=== Source text ===

Tagged as: Dating, Sex<< Previous question   Next question >>
Question - (29 January 2013) 2 Answers - (Newest, 2 February 2013)
A female United Kingdom age 36-40, *andomgirl writes:

I have been with my current boyfriend for four months. He was an acquaintance who I knew as a friend of several different friends of mine, one of which he was involved in a casual sexual relationship with for about a month. He needed a house to stay at for a couple of months and I had a spare room so I offered for him to rent it while he needed to. During this time we became quite close and started a casual sexual relationship. During this time he had stopped sleeping with my friend but was seeing another girl and slept with another as well. (He has a rather promiscuous past) Over this period of time,we realised that we had rather strong feelings for each other and after much debating and talking it over, he asked me out. We are both completely and utterly smitten and I do not believe he would ever cheat on me.

=== Extracted material ===

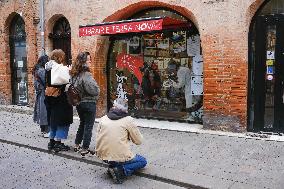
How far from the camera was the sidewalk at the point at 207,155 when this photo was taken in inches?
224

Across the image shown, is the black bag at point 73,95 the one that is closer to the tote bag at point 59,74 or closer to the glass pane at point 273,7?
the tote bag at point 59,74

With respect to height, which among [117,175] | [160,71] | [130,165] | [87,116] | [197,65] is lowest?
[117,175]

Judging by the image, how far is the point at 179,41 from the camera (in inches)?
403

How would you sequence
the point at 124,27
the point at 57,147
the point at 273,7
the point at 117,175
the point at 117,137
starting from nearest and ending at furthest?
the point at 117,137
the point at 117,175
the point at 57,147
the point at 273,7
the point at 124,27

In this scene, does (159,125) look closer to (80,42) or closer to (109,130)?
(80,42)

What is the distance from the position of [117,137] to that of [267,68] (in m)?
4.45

===
=== Extracted material ===

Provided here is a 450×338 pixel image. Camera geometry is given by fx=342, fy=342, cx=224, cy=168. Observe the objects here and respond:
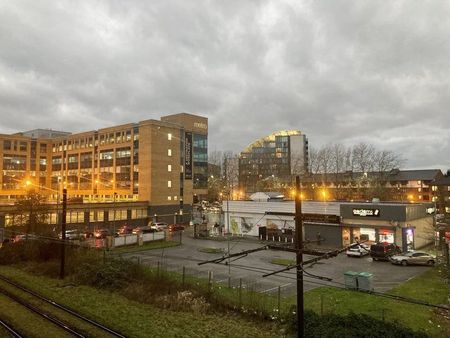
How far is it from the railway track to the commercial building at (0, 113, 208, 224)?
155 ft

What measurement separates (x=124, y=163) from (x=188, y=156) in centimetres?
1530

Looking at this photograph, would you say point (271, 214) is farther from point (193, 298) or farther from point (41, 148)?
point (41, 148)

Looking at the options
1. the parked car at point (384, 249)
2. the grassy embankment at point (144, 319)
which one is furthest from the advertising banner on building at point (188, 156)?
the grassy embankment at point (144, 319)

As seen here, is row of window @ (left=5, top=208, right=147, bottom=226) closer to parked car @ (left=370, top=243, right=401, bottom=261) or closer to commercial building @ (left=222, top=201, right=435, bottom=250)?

===

● **Description of the task**:
In the dating post, how long has the writer been with her current boyfriend?

● **The answer**:
Four months.